Regarding the first two factors, the Court concluded that this prototypical securities fraud case was particularly appropriate for class treatment. Thousands of individual shareholders allegedly had been damaged by defendants' fraud, and most of them would have claims too small to justify the initiation of an individual action. Moreover, only two individual shareholder lawsuits were pending in France, indicating that individual interest in conducting separate actions was minimal. Id. at 92.

Absent a better pigeonhole, the Court considered under the third articulated factor-the desirability of concentrating claims in this forum-the probable res judicata effects of a judgment entered by this Court. In particular, the Court analyzed to what extent defendants would be exposed to "second bite" actions in a foreign country that were not barred by the judgment in this case.

◇ ◇ ◇ ◇ ◇

Exercise tasks →
(a) According to the excerpt on class treatment of the securities fraud case, how many individual shareholder lawsuits were pending in France?
(b) Extend the excerpt on class treatment of the securities fraud case, starting right after its last sentence.

◇ ◇ ◇ ◇ ◇

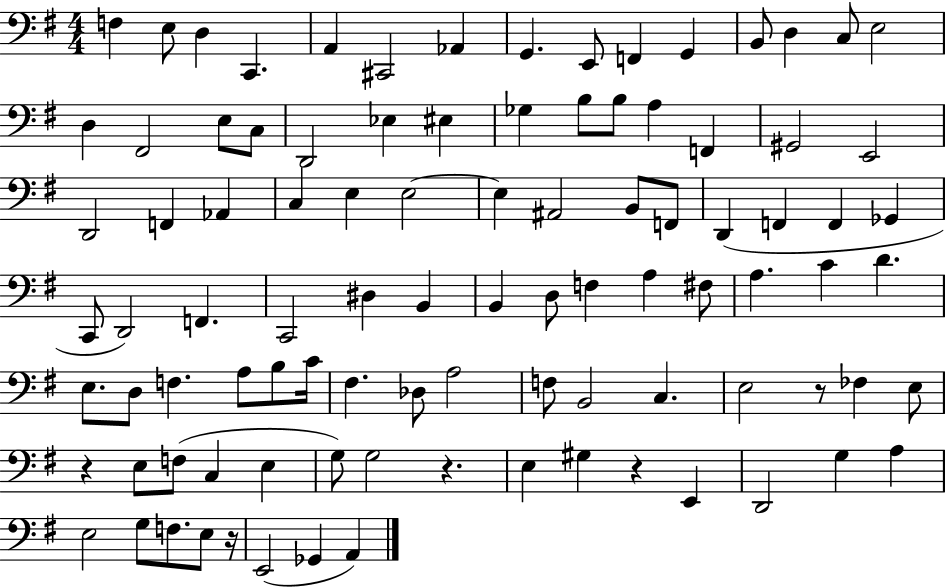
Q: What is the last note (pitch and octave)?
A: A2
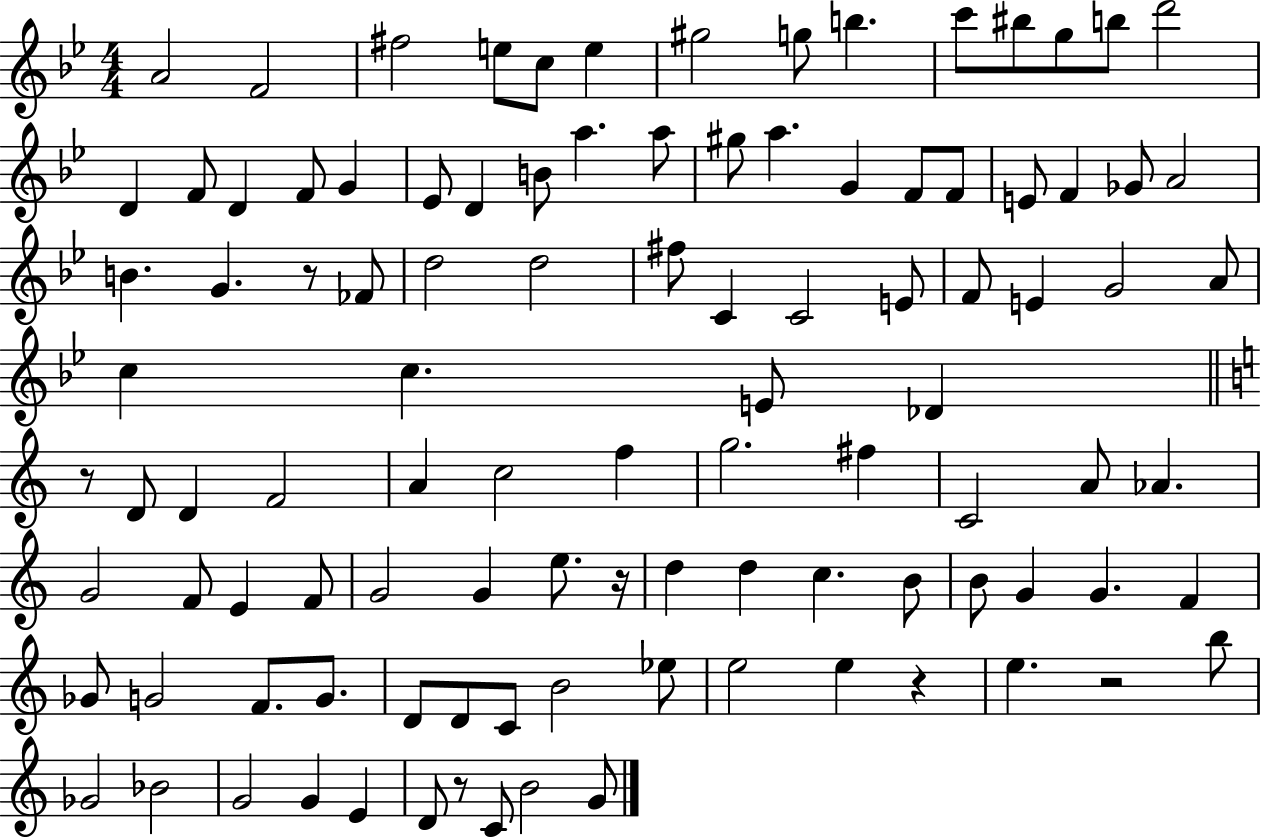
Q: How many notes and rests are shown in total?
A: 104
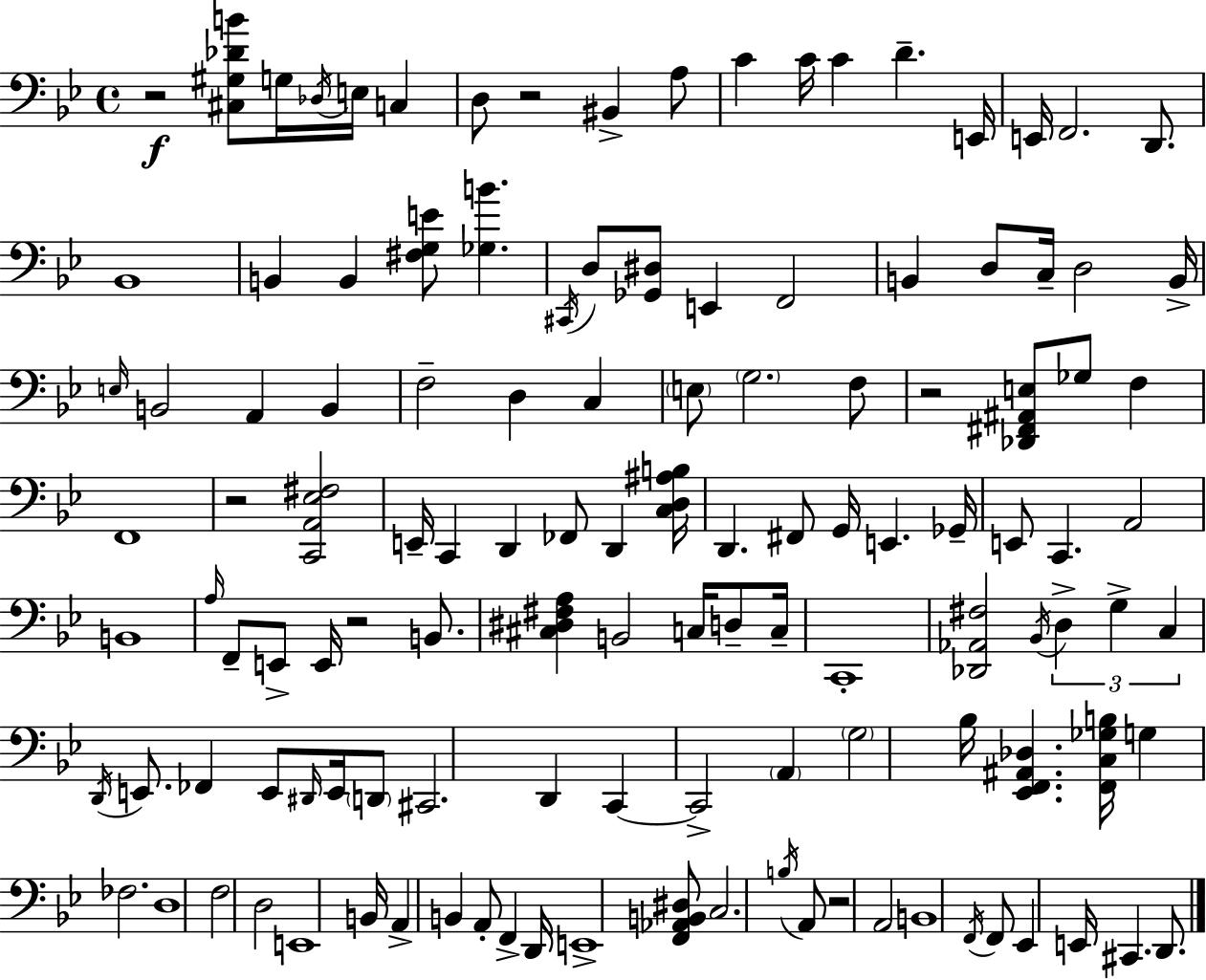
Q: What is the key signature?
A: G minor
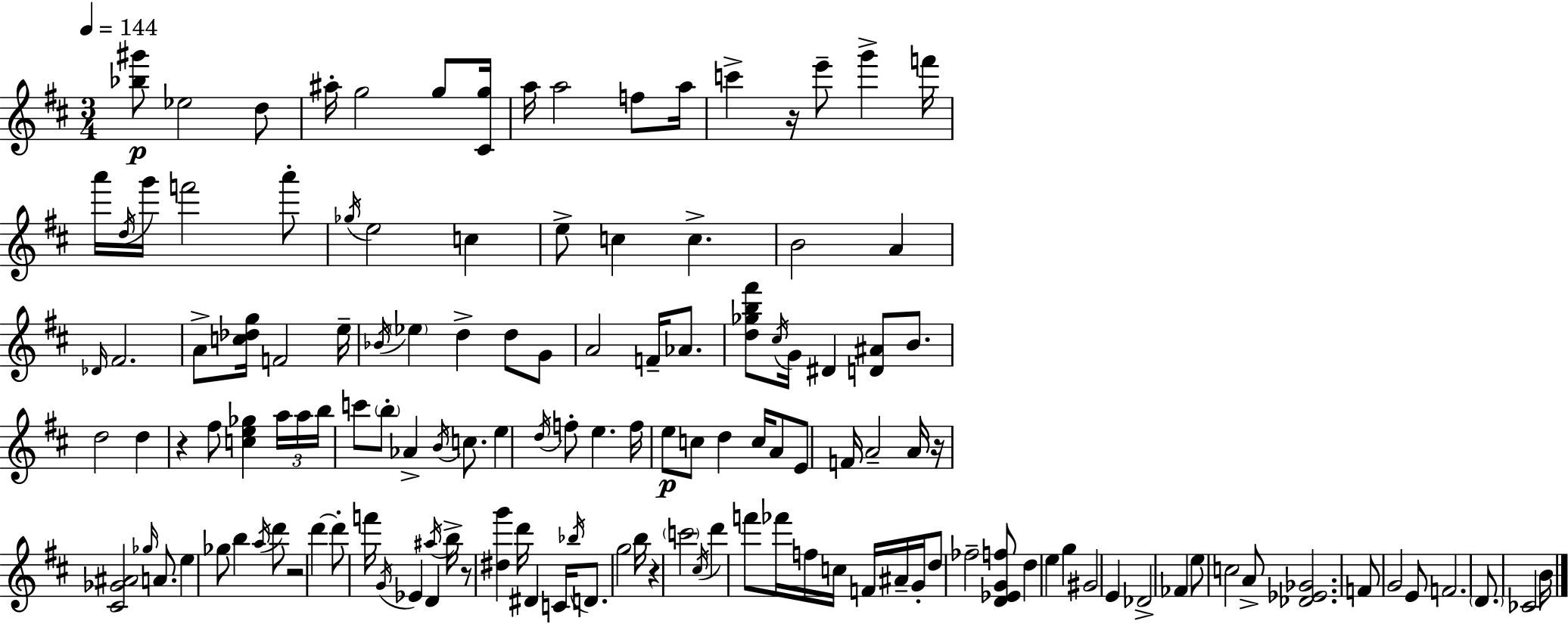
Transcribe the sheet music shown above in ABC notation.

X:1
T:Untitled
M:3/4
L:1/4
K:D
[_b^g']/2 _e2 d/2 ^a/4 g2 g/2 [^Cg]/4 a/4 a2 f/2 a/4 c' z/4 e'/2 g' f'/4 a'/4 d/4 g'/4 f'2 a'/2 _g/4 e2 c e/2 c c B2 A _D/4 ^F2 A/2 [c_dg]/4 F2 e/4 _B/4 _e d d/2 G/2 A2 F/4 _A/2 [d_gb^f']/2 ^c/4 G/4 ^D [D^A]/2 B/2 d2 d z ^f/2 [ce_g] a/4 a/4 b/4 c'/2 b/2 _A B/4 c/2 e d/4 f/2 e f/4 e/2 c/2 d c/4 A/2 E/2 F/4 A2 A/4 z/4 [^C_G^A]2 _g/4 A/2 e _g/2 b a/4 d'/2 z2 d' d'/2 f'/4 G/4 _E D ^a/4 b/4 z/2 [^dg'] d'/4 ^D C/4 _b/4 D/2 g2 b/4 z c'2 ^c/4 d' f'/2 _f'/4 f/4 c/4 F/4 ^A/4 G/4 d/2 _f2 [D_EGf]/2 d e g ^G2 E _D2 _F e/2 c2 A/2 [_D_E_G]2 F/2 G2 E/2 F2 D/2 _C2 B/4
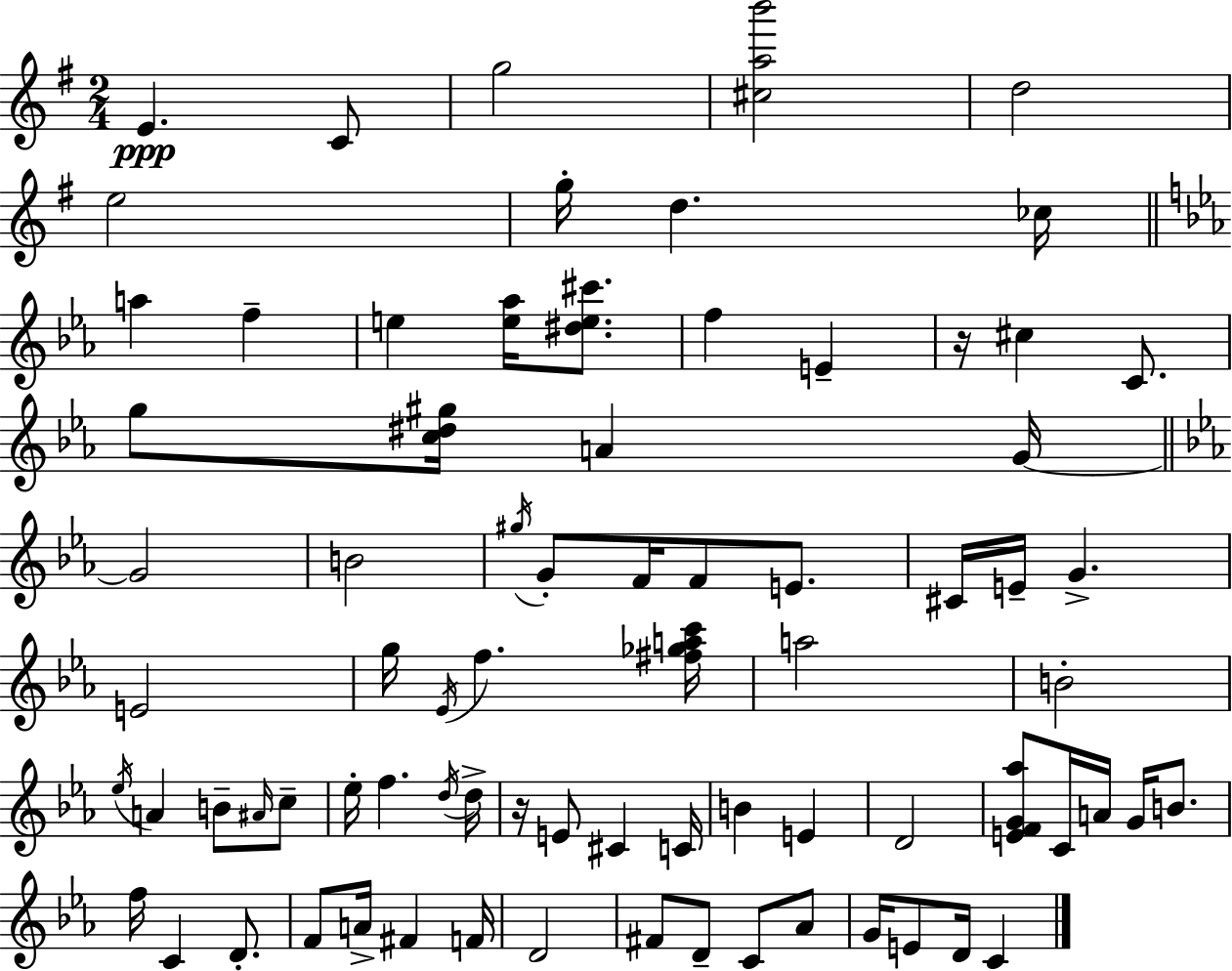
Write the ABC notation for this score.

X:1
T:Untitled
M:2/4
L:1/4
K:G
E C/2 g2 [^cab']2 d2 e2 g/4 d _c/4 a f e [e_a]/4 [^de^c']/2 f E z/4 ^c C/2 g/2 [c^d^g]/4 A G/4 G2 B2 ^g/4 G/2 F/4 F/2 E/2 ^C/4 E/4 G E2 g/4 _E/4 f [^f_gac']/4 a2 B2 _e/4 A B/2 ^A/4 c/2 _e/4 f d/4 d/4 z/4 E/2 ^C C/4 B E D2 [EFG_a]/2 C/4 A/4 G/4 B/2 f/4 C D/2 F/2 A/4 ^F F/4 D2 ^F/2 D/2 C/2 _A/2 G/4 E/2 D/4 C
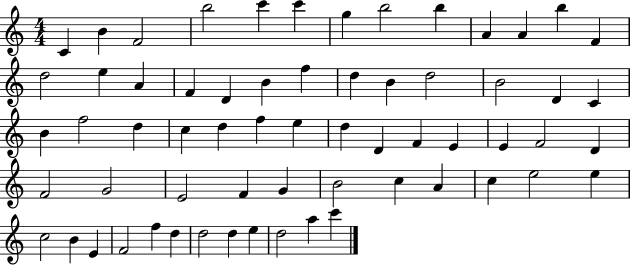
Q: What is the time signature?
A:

◇ ◇ ◇ ◇ ◇

Answers to each task →
(a) Two.

(b)
Judge Friendly analyzed this issue in Bersch v. Drexel Firestone, Inc., 519 F.2d 974 (2d Cir. 1975), and stated, in dicta, that "while an American court need not abstain from entering judgment simply because of the possibility that a foreign court may not recognize or enforce it, the case stands differently when this is a near certainty." Id. at 996 (emphasis added). Given uncontradicted affidavits that this was so in the case before it, the Second Circuit directed the District Court to exclude foreign purchasers from the class in Bersch. See Vivendi III, 242 F.R.D. at 92-93 (summarizing Bersch).

Finding the "near certainty" test incomplete as a general guide to decision, the Court evaluated the risk of non-recognition along a continuum. Where a plaintiff cannot show as part of the general showing required by Rule 23, see In re Initial Public Offering Sec. Litig., 471 F.3d 24, 41 (2d Cir. 2006), that foreign court recognition is more likely than not, this factor weighs against finding superiority; taken in consideration with other pertinent factors, it may lead to the exclusion of foreign claimants on superiority grounds. Generalizing from Bersch, the Court held that "[t]he closer the likelihood of non- recognition is to being a 'near certainty,' the more appropriate it is for the Court to deny certification of foreign claimants." Vivendi III, 242 F.R.D. at 95.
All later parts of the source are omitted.